**Documento di origine:**
»»

Sto prendendo la mano a cucinare porzioni minime ma molteplici di verdure.
Ieri sera sono partita con il cucinare un finocchio, lavato e tagliato, messo in padella con peperoncino e olio extra vergine di oliva, un goccino. 10 minuti. Nell'altra meta' padella ho messo a rosolare un po' di crauto bianco tagliato sottile. Quando il finocchio e' pronto lo tolgo e metto una spruzzata di aceto e qualche uvetta sui crauti. La prossima volta voglio provare anche a far rosolare insieme tanta cipolla, che con lo zucchero dell'uvetta dovrebbe caramellizzarsi. Tengo in caldo.


Nel frattempo ho messo due rape e una patata, lavate e spazzolate, in pentola a pressione. Dopo dieci minuti dal sibilo, faccio sfiatare e prelevo la patata che deposito nel piatto. La apriro' a meta' condendola con sale e olio quando sara' pronto tutto il resto.

««

**Materiale di partenza:**

»»

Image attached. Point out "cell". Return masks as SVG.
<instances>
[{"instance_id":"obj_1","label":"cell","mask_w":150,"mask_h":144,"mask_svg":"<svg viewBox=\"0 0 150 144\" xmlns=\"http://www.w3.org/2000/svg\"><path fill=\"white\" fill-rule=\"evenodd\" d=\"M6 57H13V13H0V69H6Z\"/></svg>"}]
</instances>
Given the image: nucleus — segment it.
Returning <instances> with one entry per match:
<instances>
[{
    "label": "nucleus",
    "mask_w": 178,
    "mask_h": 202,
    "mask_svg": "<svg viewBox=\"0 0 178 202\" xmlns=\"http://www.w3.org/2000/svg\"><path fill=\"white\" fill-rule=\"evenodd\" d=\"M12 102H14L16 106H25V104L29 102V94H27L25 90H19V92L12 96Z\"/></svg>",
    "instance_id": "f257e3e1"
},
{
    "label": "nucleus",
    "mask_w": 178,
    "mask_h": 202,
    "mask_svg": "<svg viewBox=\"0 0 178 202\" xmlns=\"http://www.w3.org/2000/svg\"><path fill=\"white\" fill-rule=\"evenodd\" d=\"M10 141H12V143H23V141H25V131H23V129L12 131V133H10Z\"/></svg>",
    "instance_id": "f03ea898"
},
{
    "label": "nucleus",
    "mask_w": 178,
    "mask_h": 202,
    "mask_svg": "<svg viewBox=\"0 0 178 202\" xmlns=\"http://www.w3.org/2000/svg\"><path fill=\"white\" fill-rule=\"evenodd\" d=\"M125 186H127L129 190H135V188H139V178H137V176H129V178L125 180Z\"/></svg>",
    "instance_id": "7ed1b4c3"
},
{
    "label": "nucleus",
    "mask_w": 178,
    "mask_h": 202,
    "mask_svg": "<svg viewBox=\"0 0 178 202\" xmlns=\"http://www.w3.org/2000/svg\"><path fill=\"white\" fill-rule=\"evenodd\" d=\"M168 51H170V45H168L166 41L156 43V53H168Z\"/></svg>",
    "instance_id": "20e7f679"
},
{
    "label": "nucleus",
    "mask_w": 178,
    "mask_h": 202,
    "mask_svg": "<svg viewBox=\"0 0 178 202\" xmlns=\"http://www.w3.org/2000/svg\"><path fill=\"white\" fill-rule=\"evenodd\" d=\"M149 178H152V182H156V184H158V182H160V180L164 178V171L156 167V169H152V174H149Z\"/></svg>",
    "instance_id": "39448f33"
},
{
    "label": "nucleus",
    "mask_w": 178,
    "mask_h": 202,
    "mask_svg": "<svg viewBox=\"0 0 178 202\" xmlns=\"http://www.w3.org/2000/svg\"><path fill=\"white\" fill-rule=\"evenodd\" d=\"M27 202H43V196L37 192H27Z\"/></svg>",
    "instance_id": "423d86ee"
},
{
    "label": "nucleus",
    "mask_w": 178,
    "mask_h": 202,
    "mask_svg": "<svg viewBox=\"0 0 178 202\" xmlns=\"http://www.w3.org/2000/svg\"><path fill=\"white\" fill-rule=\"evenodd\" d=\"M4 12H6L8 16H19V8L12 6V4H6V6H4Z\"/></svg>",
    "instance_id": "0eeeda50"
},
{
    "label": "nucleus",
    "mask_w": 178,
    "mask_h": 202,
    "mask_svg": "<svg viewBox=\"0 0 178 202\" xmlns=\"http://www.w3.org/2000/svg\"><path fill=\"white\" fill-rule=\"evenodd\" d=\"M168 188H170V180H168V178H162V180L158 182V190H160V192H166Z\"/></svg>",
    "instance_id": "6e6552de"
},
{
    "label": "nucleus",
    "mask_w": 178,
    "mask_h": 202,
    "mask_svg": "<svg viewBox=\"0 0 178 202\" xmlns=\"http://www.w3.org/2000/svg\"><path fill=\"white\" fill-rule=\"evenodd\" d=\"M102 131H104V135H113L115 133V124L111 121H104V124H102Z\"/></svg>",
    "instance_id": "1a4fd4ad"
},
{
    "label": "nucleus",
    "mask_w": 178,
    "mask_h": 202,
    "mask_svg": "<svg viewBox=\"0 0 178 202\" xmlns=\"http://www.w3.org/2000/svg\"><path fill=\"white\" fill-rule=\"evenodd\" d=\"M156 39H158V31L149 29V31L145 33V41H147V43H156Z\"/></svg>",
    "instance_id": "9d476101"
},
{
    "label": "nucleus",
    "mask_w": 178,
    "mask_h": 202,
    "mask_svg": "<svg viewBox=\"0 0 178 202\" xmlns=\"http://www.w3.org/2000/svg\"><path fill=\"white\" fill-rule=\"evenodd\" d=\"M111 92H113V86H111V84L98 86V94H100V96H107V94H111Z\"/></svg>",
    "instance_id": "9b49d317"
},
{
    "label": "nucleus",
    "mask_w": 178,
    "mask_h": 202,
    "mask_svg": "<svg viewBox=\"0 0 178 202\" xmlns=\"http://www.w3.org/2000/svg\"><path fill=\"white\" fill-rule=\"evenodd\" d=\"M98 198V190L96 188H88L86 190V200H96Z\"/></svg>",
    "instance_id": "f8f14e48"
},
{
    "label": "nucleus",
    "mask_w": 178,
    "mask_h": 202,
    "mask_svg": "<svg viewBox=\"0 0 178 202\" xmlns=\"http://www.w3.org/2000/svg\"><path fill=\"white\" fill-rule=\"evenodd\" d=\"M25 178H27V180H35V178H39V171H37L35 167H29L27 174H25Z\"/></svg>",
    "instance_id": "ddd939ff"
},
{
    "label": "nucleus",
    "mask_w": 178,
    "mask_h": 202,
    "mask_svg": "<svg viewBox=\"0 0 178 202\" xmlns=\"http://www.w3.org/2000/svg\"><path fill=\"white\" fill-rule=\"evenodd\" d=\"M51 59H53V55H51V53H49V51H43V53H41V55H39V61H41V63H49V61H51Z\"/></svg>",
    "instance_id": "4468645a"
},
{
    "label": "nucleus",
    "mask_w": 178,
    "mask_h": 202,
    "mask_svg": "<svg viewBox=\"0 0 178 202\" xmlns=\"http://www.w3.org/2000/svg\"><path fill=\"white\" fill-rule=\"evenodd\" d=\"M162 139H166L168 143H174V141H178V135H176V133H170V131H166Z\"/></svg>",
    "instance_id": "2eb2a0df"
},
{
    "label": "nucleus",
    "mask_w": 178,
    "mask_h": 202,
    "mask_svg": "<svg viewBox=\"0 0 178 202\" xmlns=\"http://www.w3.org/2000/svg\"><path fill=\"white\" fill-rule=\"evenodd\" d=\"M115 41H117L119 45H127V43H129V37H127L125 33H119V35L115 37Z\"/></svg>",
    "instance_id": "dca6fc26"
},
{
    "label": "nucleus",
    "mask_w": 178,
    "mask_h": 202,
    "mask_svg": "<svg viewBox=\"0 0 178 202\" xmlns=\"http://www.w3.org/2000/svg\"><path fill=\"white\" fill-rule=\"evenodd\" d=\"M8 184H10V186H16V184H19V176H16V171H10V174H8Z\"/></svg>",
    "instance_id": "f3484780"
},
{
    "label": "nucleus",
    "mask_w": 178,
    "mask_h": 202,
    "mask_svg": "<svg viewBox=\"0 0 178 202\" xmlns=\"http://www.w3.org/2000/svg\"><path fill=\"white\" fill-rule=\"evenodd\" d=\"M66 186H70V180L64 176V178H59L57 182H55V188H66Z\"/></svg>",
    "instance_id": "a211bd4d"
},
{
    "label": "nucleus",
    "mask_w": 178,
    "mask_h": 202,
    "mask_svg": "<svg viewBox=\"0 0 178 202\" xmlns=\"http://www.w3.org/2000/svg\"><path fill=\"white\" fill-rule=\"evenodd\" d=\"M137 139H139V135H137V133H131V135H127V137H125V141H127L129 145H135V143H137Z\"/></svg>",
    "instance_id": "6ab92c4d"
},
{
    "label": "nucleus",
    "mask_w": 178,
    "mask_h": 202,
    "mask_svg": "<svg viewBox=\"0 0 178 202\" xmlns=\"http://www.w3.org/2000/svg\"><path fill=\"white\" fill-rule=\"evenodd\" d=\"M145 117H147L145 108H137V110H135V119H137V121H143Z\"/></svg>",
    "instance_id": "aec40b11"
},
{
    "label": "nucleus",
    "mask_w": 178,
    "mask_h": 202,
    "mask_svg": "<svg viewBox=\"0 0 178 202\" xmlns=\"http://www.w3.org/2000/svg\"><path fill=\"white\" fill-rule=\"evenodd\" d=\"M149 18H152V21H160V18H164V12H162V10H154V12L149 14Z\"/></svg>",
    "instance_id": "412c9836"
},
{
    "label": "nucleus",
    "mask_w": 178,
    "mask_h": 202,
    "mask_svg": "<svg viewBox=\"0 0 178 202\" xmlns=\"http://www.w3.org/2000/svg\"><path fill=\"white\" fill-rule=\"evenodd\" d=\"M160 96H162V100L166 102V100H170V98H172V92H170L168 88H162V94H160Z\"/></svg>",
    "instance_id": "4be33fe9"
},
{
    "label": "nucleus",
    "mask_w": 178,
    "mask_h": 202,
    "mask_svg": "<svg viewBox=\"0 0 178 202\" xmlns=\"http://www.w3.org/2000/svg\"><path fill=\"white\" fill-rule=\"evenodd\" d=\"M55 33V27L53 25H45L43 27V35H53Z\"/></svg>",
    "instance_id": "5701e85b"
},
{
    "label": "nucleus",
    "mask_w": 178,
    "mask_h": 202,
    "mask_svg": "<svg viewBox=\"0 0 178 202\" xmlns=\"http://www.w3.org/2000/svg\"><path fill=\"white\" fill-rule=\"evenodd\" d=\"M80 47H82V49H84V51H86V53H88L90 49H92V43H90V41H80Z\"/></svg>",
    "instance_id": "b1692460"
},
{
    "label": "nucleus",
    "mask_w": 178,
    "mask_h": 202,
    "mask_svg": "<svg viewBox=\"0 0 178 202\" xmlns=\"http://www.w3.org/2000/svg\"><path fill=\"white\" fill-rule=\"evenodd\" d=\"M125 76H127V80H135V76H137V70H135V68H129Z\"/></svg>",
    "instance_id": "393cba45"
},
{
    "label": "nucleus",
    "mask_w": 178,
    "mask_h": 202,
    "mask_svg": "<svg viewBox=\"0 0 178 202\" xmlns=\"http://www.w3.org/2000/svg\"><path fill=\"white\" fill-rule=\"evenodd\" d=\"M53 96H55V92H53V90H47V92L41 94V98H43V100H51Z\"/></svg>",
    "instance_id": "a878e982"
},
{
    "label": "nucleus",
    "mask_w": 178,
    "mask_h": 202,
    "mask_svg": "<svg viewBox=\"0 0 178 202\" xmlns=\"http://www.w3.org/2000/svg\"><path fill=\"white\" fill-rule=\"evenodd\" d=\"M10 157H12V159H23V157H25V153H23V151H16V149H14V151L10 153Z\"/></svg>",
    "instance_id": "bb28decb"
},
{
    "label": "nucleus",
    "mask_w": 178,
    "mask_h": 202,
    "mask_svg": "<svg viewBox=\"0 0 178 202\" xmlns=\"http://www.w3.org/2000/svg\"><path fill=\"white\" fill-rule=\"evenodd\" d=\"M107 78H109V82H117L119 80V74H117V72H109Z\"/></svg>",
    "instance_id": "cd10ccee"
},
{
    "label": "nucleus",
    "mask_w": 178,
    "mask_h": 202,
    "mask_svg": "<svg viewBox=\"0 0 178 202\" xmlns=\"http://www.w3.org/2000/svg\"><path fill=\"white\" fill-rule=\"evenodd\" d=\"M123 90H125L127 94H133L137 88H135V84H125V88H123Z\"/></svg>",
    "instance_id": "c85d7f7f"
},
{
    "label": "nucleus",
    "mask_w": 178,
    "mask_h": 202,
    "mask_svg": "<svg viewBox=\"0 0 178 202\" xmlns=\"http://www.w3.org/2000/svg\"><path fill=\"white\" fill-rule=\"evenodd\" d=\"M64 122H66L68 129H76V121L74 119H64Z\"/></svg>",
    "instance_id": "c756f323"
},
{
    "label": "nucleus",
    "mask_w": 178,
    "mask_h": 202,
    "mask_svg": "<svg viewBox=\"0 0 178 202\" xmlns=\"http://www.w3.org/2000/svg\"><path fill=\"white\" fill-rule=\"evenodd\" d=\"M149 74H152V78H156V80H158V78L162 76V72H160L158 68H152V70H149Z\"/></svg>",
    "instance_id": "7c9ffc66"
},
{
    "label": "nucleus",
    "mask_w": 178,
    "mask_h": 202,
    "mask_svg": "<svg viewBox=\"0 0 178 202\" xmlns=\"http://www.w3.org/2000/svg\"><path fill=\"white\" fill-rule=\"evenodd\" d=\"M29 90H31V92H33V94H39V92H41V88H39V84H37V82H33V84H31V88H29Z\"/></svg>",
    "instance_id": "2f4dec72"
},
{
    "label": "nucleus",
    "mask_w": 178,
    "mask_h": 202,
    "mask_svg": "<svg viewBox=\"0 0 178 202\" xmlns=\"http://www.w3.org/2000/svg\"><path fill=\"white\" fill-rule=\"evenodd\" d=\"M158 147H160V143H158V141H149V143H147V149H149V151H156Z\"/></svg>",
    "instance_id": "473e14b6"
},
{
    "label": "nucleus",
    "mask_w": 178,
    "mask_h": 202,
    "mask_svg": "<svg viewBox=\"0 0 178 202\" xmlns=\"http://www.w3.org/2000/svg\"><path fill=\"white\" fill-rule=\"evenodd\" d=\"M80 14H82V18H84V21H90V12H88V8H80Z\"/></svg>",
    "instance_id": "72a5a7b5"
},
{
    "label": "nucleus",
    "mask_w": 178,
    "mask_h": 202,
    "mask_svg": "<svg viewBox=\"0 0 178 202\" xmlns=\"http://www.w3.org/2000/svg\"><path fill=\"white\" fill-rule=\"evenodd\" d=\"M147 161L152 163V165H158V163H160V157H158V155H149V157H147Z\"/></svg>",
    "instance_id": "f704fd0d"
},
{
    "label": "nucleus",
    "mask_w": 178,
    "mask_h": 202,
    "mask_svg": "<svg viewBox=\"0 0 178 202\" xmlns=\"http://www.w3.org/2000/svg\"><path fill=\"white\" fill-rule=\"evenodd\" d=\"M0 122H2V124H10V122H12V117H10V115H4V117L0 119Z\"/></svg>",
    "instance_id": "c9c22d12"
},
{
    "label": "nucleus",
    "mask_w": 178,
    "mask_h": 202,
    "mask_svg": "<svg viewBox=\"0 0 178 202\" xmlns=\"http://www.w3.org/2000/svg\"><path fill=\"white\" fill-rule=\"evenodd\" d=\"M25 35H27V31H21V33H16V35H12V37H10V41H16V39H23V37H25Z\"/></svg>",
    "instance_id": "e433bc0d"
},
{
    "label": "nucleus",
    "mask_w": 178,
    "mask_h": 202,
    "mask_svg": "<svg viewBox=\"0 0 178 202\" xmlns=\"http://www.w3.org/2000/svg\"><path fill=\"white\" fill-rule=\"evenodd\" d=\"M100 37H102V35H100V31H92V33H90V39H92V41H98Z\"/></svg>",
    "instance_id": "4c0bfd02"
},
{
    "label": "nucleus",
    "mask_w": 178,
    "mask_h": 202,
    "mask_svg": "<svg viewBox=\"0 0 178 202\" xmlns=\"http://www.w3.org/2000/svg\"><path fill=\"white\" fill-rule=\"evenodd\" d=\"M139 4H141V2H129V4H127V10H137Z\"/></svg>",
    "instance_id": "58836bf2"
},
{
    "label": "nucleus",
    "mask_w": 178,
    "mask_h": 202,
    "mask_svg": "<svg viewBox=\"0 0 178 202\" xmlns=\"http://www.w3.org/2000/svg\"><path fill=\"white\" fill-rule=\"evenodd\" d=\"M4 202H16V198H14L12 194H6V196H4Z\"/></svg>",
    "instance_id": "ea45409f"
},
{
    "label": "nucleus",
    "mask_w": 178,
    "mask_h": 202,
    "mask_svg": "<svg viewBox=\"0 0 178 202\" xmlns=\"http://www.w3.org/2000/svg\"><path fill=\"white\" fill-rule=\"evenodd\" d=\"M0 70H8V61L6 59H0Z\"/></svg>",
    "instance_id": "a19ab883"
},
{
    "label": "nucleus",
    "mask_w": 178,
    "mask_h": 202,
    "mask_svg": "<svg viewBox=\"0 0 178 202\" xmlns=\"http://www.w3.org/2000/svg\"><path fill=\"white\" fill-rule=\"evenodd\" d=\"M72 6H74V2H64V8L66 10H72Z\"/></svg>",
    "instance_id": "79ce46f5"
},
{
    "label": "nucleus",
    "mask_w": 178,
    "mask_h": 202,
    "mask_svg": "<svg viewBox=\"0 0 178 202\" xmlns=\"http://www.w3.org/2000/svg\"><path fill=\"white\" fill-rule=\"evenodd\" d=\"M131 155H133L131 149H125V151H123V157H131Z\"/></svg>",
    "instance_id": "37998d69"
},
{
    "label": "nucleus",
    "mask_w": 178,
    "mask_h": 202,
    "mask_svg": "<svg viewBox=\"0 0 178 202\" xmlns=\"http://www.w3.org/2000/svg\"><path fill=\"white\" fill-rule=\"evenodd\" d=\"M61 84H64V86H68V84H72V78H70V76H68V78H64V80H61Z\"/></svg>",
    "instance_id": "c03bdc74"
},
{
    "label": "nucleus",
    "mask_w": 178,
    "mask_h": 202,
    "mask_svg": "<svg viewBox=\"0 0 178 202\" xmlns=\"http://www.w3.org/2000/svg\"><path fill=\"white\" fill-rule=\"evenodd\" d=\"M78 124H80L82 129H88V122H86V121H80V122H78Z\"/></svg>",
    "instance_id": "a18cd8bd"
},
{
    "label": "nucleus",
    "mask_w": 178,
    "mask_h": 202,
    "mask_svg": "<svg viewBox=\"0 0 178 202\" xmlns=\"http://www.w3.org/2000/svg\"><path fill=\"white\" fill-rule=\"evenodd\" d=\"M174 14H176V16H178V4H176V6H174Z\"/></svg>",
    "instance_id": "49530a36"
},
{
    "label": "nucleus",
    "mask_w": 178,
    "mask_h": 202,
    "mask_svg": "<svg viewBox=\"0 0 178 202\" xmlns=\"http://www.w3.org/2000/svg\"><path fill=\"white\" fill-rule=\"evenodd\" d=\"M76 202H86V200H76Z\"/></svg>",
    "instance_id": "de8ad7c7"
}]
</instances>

««

**Cosa fare:**
Secondo il documento di origine, per quanti minuti cuoce in padella il finocchio?

**Risposta al compito:**
Il finocchio cuoce in padella per 10 minuti.